Yu’e Bao also said the funds each person had in their account that month was nearly 3,000 yuan, fifty per cent more than the same month the previous year.
Some economists warn that entrenched saving could hollow out demand just as policymakers are counting on domestic consumption to bolster China’s gross domestic product.
Sustained pessimism, which has already led to falling consumer prices from cars to bubble milk tea, will also dent the longer-term potential of the world’s second-biggest economy.
The situation is a stark contrast to the free-spending attitudes of the so-called “moonlight” generation, a term used to describe those born in the 1980s and 1990s.

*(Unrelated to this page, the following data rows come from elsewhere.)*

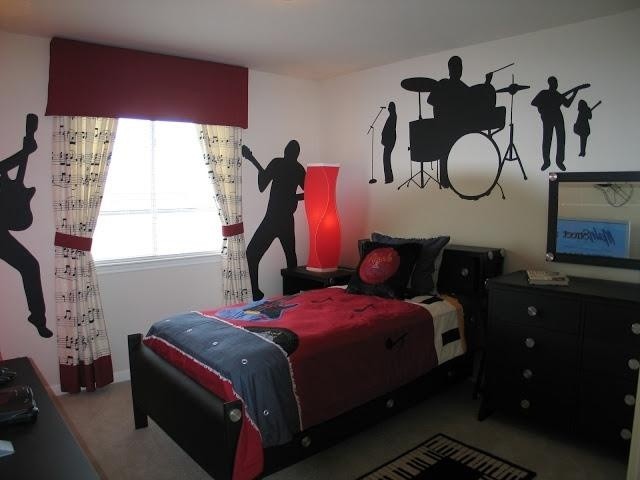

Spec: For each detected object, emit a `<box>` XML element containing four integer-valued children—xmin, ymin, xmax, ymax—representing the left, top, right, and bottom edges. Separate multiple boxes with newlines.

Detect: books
<box><xmin>527</xmin><ymin>269</ymin><xmax>569</xmax><ymax>287</ymax></box>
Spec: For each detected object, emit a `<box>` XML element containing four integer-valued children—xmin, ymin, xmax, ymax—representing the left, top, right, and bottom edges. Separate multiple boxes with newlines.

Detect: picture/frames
<box><xmin>546</xmin><ymin>170</ymin><xmax>640</xmax><ymax>269</ymax></box>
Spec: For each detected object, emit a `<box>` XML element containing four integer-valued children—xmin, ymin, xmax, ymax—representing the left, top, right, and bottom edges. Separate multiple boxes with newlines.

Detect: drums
<box><xmin>446</xmin><ymin>131</ymin><xmax>501</xmax><ymax>200</ymax></box>
<box><xmin>409</xmin><ymin>118</ymin><xmax>440</xmax><ymax>162</ymax></box>
<box><xmin>482</xmin><ymin>106</ymin><xmax>505</xmax><ymax>130</ymax></box>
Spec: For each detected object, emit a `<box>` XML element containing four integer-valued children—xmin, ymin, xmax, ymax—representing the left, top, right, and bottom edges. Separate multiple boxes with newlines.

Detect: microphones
<box><xmin>380</xmin><ymin>107</ymin><xmax>386</xmax><ymax>108</ymax></box>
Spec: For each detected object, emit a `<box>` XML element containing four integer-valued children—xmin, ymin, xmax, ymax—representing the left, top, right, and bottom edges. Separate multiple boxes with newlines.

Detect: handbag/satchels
<box><xmin>0</xmin><ymin>385</ymin><xmax>39</xmax><ymax>427</ymax></box>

They saw only expanding job opportunities, rising incomes, and a quality of life that kept on improving, said Ho-fung Hung, professor in political economy at Johns Hopkins University, and were known for spending their entire salary by the end of every month.
But COVID-19, the economic slowdown and the government’s crackdown on tech companies and other parts of the private sector made today’s young people feel they needed to prepare for the worst, he added.
“This loss of optimism is a first since the beginning of (China’s) market reform in 1978,” Hung said.
Job Insecurity
The pessimism means many young people are seeking “iron rice bowl” jobs at government departments or state-owned enterprises that they believe offer more job security.
Unemployment among the roughly 100 million Chinese aged 16-24 has remained elevated in the last two years.
The youth unemploiyment rate hit an all-time high of 21.3% in June 2023, prompting officials to halt the release of the data series and “reassess” how numbers were compiled.
The recalibrated youth jobless rate stood at 15.7% in December last year.
Unlike the millennial philosophy of enjoying life to the fullest, the existential angst of China’s Gen Z has only deepened alongside the country’s economic malaise, and they have doubled down on saving.
‘Involution’ Deepens Economic Strain
In the recent past, they spoke in Chinese of “tang ping”, or “lying flat”, and lamented a society beset by “involution”, which refers to the state of being trapped in a meaningless rat race.
Those buzzwords followed the rise of “sang” culture, which celebrated defeatism, and “Buddhist youth”, referring to young people’s indifferent attitude to life.
“The ‘involution’ trend may intensify price competition and fuel disinflation as firms fight for weaker demand,” said Gary Ng, senior economist at Natixis in Hong Kong.
“Such a consumption downgrade may hollow mid-price range products and services. China’s long-term potential growth will decelerate.”
China’s 2024 gross domestic product grew 5.0%, data on Friday showed, but GDP growth is expected to ease over the next two years.